EXTRACT PROVIDED:
---------------

Community Build creates space for dialogue, conversation, dance, and echoes between three multidisciplinary artists whose practices include and call in many. For this exhibition, Lukaza Branfman-Verissimo, Lil Lamberta and Valeska Populoh serve as stewards and facilitators of a much bigger art and social justice ecosystem. Community Build is rooted in storytelling and collaborative work. Through this, it explores the interdependence of how the artists make work in relation to each other, the implications of this environment and the future that we all as a community are building every day.

Lukaza Branfman-Verissimo (they/them) is an artist, activist, educator, storyteller & curator who lives/works between Ohlone Land [Oakland, CA] and Powhatan Land [Richmond, VA]. Their work centers B.I.Q.T.P.O.C. stories by re-creating and re-telling personal tales and those of the people that surround them through process-based mediums that reflect the multi-layered complexities of the voices echoed in the work.

“Community Build is an invitation into a long legacy of work that depends and becomes of itself because of others, Community Build is an evolving space, a show, a workshop, a performance, a studio, a manifesto, a community, a chosen family, Community Build is stewarded by three artists with much-chosen history and shared underground root structure. Through this month together, we will become a new version of what a collective becoming can look like,” says Lukaza, “I hope that folks are able to both see an entry point into this network/community/demands and also question how to be a part of creating, shaping and making this ongoing work.”

---------------

DATA EXTRACT:
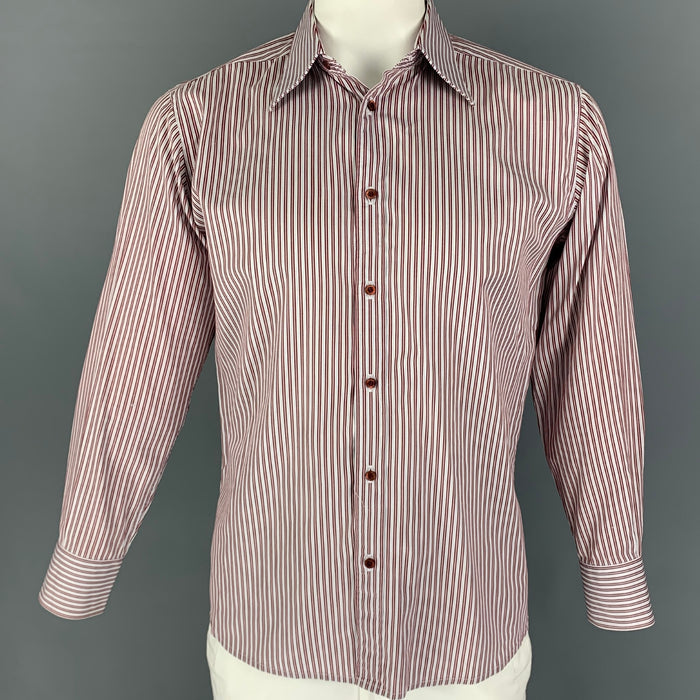 GUCCI Size L White Red Stripe Long Sleeve Shirt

---------------

ACTIVITY 1: In the exhibition text, which two places does Lukaza Branfman-Verissimo live and work between?
ACTIVITY 2: Transcribe the exhibition text between "Community Build creates space" and "building every day.", inclusive.

PROBLEM SOLUTION 1: Ohlone Land [Oakland, CA] and Powhatan Land [Richmond, VA].

PROBLEM SOLUTION 2:
Community Build creates space for dialogue, conversation, dance, and echoes between three multidisciplinary artists whose practices include and call in many. For this exhibition, Lukaza Branfman-Verissimo, Lil Lamberta and Valeska Populoh serve as stewards and facilitators of a much bigger art and social justice ecosystem. Community Build is rooted in storytelling and collaborative work. Through this, it explores the interdependence of how the artists make work in relation to each other, the implications of this environment and the future that we all as a community are building every day.